No processo, o Tribunal de Justiça de Goiás manteve decisão que despronunciou um réu acusado de homicídio em razão de a prova apontada nos autos ser um depoimento extrajudicial, que não foi confirmado na fase processual. Além disso, o tribunal levou em consideração a confissão espontânea de um corréu.
O ministro Ribeiro Dantas, relator do recurso do MP, afirmou que a prova produzida extrajudicialmente é elemento cognitivo destituído do devido processo legal, princípio constitucional garantidor das liberdades públicas e limitador do arbítrio estatal.
Segundo o ministro, com o objetivo de dar máxima efetividade ao sistema de íntima convicção dos jurados, não é possível desprezar a prova judicial colhida na fase processual do sumário do tribunal do júri. Ribeiro Dantas destacou que o juízo discricionário do conselho de sentença, uma das últimas etapas do procedimento do júri, não desmerece os elementos de prova produzidos na fase processual, tampouco os equipara à prova formada no momento do inquérito.
"Na hipótese em foco, optar por solução diversa implica inverter a ordem de relevância das fases da persecução penal, conferindo maior juridicidade a um procedimento administrativo realizado sem as garantias do devido processo legal, em detrimento do processo penal, o qual é regido por princípios democráticos e por garantias fundamentais" – concluiu o ministro.
Também analisando a fundamentação de sentença de pronúncia, a Sexta Turma, ao julgar o REsp 1.373.356, considerou que as provas produzidas no inquérito, baseadas em depoimentos de testemunhas que afirmaram "ouvir dizer" sobre o delito, não poderiam amparar a decisão que pronunciou denunciados pelo crime de homicídio qualificado.
Segundo o relator, ministro Rogerio Schietti Cruz, além de preservar o réu contra acusações infundadas, a instrução preliminar do juízo de acusação tem o objetivo de preparar o julgamento que será realizado pelo conselho de sentença. O ministro lembrou que, ao contrário dos atos do inquérito policial, as evidências recolhidas durante a primeira fase do júri terão plena eficácia e validade perante o órgão julgador da causa, uma vez que foram produzidas na presença das partes e do juiz, pelo método do contraditório.
O relator destacou que, embora não haja impedimento legal no Brasil ao depoimento de testemunha indireta, nesse tipo de testemunho por ouvir dizer (hearsay rule) – pouco confiável, "visto que os relatos se alteram quando passam de boca a boca" – o acusado não tem como refutar o que o depoente afirma sem indicar a fonte direta da informação trazida a juízo.

## DADOS FORNECIDOS
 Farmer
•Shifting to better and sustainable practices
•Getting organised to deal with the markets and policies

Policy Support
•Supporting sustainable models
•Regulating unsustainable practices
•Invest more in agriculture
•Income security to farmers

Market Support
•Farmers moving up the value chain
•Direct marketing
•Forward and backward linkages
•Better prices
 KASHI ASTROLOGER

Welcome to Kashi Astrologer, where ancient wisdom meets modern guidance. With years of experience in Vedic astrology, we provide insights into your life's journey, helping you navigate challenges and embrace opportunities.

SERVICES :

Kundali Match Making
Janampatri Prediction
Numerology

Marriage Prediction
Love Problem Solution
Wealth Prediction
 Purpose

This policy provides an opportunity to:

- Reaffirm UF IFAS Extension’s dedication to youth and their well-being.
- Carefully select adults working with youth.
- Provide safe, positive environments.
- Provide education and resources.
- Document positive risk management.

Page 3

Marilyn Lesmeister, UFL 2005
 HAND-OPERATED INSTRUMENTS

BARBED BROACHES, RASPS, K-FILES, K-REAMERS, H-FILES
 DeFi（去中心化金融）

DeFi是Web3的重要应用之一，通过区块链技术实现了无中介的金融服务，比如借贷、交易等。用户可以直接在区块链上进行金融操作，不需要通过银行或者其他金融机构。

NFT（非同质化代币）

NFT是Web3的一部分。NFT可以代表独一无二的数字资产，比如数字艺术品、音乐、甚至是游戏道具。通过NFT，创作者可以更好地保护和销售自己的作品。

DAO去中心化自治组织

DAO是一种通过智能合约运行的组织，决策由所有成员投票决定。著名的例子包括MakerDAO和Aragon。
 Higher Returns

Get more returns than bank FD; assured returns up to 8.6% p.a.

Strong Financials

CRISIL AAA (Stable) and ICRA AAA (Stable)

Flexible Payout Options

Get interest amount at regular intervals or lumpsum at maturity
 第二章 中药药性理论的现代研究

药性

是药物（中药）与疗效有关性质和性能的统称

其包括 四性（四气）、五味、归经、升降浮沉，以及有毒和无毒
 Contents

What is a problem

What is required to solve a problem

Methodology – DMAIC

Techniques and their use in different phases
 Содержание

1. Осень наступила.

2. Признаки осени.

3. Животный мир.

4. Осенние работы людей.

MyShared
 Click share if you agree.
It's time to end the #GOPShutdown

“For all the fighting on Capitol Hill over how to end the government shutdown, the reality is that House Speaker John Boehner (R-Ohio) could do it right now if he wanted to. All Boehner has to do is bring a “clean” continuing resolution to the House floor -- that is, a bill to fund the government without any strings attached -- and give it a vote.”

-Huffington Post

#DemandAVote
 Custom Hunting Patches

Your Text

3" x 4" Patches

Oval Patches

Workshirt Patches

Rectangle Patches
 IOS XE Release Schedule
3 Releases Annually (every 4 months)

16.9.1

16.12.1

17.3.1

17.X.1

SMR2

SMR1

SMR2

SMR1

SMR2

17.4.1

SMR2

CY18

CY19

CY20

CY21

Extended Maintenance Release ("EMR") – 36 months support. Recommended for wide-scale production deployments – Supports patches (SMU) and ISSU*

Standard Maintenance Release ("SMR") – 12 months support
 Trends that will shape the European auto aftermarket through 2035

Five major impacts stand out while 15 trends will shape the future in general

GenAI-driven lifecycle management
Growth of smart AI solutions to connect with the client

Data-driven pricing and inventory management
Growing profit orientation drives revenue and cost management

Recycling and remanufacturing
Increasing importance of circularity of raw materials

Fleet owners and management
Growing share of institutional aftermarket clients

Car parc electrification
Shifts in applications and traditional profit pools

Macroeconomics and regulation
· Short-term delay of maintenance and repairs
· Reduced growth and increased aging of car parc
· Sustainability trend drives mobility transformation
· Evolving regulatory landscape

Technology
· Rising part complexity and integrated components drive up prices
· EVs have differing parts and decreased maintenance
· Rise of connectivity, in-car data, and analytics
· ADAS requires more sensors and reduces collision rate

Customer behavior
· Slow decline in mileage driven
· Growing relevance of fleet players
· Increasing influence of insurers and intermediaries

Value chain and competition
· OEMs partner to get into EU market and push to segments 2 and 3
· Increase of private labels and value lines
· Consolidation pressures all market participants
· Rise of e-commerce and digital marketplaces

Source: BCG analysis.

## TAREFAS OBRIGATÓRIAS
1) Atualize o trecho do texto sobre provas no tribunal do júri que vai de "O ministro Ribeiro" a "do arbítrio estatal.", inclusive, substituindo "liberdades públicas" por "garantias individuais".
2) Dê prosseguimento ao texto sobre provas no tribunal do júri a partir da última frase apresentada.

## RESULTADOS EM SEQUÊNCIA
1)
O ministro Ribeiro Dantas, relator do recurso do MP, afirmou que a prova produzida extrajudicialmente é elemento cognitivo destituído do devido processo legal, princípio constitucional garantidor das garantias individuais e limitador do arbítrio estatal.

2)
Na sentença de pronúncia, o magistrado realiza o juízo de probabilidade delitiva, mas não define certeza sobre a autoria do crime, tarefa que cabe ao conselho de sentença. Por isso, nessa fase judicial – e também na condição de presidente da sessão do júri –, o juiz togado não pode se manifestar de forma a influenciar o comportamento dos jurados leigos, sob pena de incorrer no chamado excesso de linguagem (ou eloquência acusatória).
No julgamento do REsp 1.442.002, em 2015, a Sexta Turma, acompanhando posição do Supremo Tribunal Federal (STF), anulou sentença de pronúncia por considerar que o magistrado, ao adentrar no mérito da causa quando pronunciou o acusado, incorreu em excesso de linguagem.
O relator do recurso, ministro Sebastião Reis Júnior, comentou à época que a jurisprudência do STJ costumava entender que, reconhecida a existência de excesso de linguagem em sentença de pronúncia, o desentranhamento e o envelopamento da decisão seriam suficientes para cessar a ilegalidade, pois, além de contemplar o princípio da economia processual, evitaria que o conselho de sentença sofresse influência das palavras usadas pelo magistrado.
Entretanto, o relator apontou decisões do STF no sentido de que a solução anteriormente apresentada pelo STJ representaria constrangimento ilegal e também afrontaria a soberania dos vereditos.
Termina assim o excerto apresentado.